> [EXERCISE]:
Write out every line of the material as it stands, apart from the pictures.

[Collection entries]
○ ○ ○ ○ ○ ○ ○

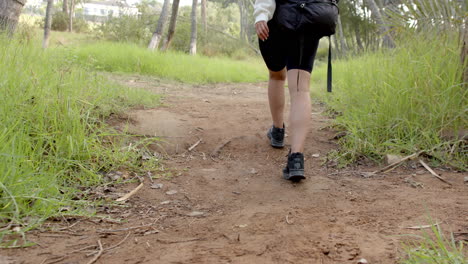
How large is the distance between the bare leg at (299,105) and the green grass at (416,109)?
0.66 m

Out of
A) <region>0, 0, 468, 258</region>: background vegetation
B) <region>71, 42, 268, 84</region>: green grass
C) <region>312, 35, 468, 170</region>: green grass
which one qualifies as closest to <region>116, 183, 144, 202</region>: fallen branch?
<region>0, 0, 468, 258</region>: background vegetation

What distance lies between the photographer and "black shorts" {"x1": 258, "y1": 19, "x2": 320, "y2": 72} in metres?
2.73

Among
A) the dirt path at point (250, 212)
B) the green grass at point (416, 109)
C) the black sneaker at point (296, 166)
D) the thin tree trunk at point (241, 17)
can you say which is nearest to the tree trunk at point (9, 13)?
the dirt path at point (250, 212)

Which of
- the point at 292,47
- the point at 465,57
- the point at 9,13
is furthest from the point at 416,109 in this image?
the point at 9,13

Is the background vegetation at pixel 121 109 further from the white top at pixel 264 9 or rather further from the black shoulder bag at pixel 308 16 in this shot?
the white top at pixel 264 9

○ ○ ○ ○ ○ ○ ○

> [FINISHED ANSWER]:
How large is the distance between the bare leg at (299,105) and the green grass at (416,109)?
0.66 m

Out of
A) <region>0, 0, 468, 258</region>: background vegetation
B) <region>71, 42, 268, 84</region>: green grass
C) <region>312, 35, 468, 170</region>: green grass
which one qualifies as closest to <region>116, 183, 144, 202</region>: fallen branch?
<region>0, 0, 468, 258</region>: background vegetation

What distance lies between the photographer and "black shorts" {"x1": 258, "y1": 19, "x2": 320, "y2": 72} in metres?
2.73

Among
A) the dirt path at point (250, 212)
B) the green grass at point (416, 109)
C) the black sneaker at point (296, 166)
D) the thin tree trunk at point (241, 17)
can you say which is nearest to the tree trunk at point (9, 13)?
the dirt path at point (250, 212)

Which of
- the point at 292,47
- the point at 465,57
- the point at 9,13
is furthest from the point at 416,109 in this image?
the point at 9,13

Is the background vegetation at pixel 121 109 further from the white top at pixel 264 9 or rather further from the black shoulder bag at pixel 308 16 in this shot?
the white top at pixel 264 9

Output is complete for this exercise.